PROBLEM REQUIREMENTS: From the line containing "EQUIPE REGIONALE : UNFPA, ouverture" through the last line of the records below, output every line exactly, both ends included, except the pictures.
Segment Open
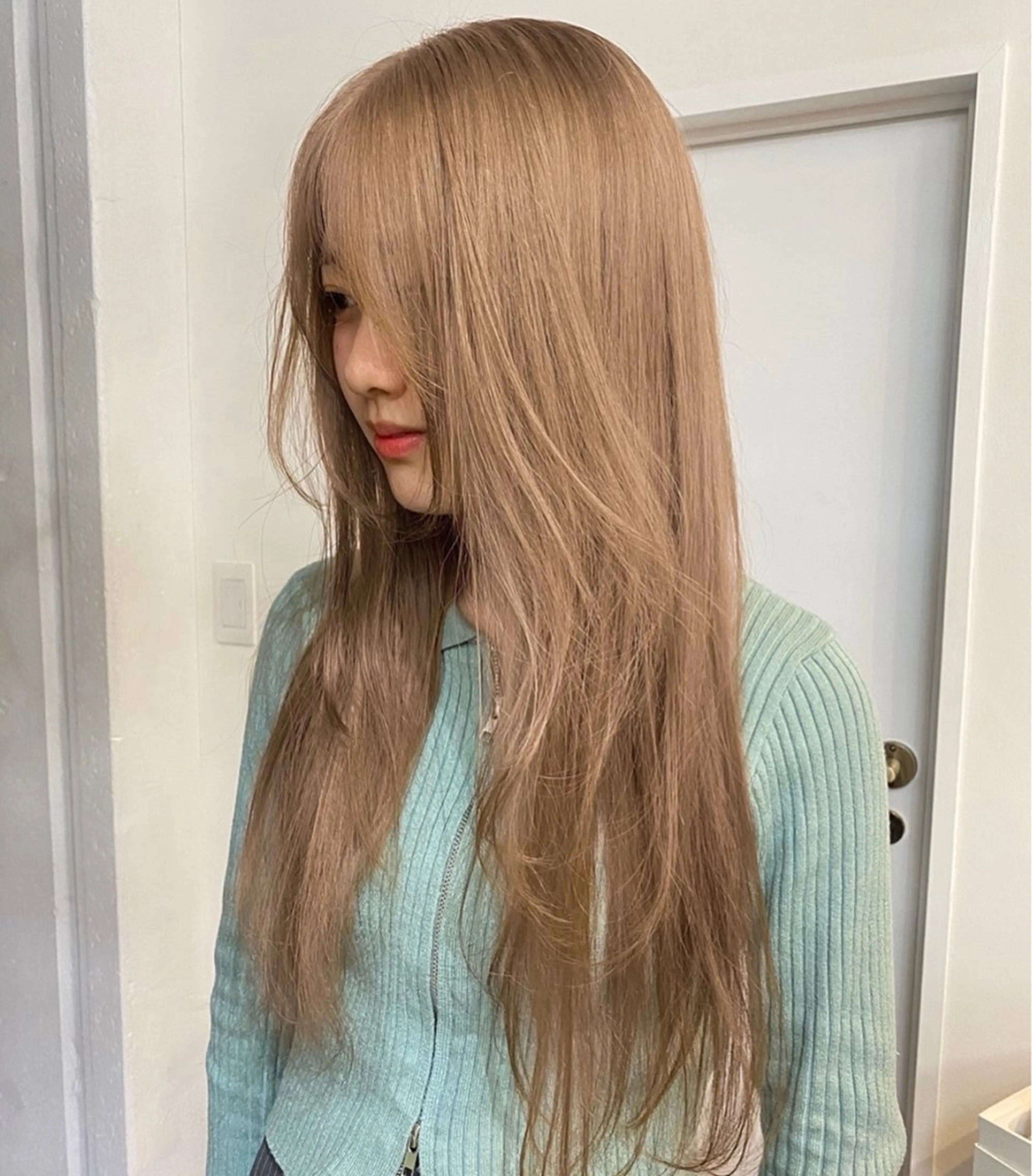 【ダメージレス✨】ケアブリーチダブルカラーの写真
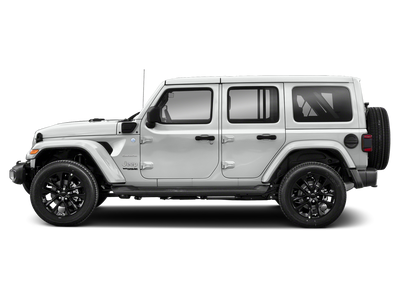 2022 Jeep Wrangler Unlimited 4xe Sahara 4xe Sport Utility 4D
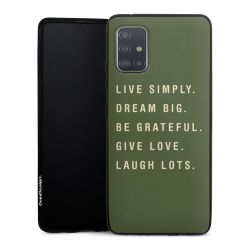 Silicone Slim Case black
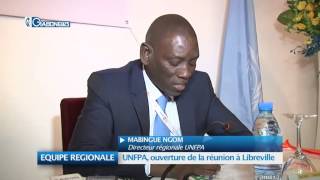 EQUIPE REGIONALE : UNFPA, ouverture de la réunion à Libreville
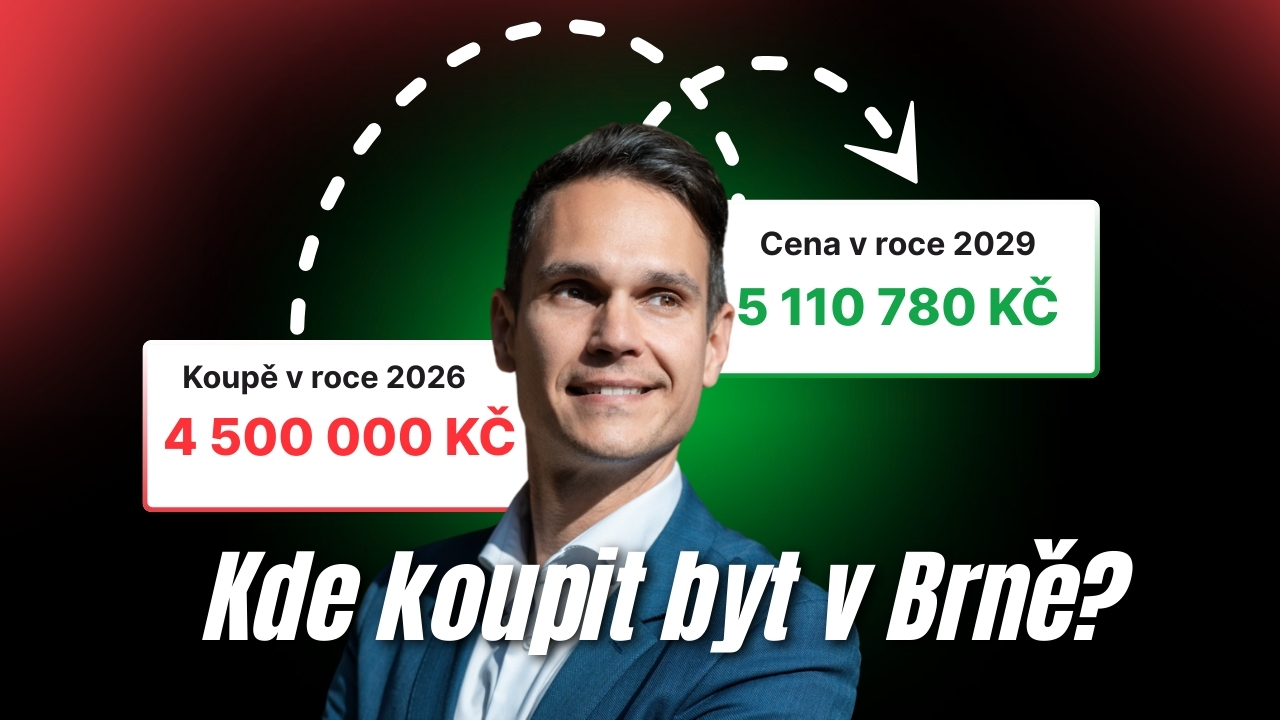 Kde koupit byt v Brně na investici?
Segment Closed
ANSWER SECTION:
 EQUIPE REGIONALE : UNFPA, ouverture de la réunion à Libreville
 Kde koupit byt v Brně na investici?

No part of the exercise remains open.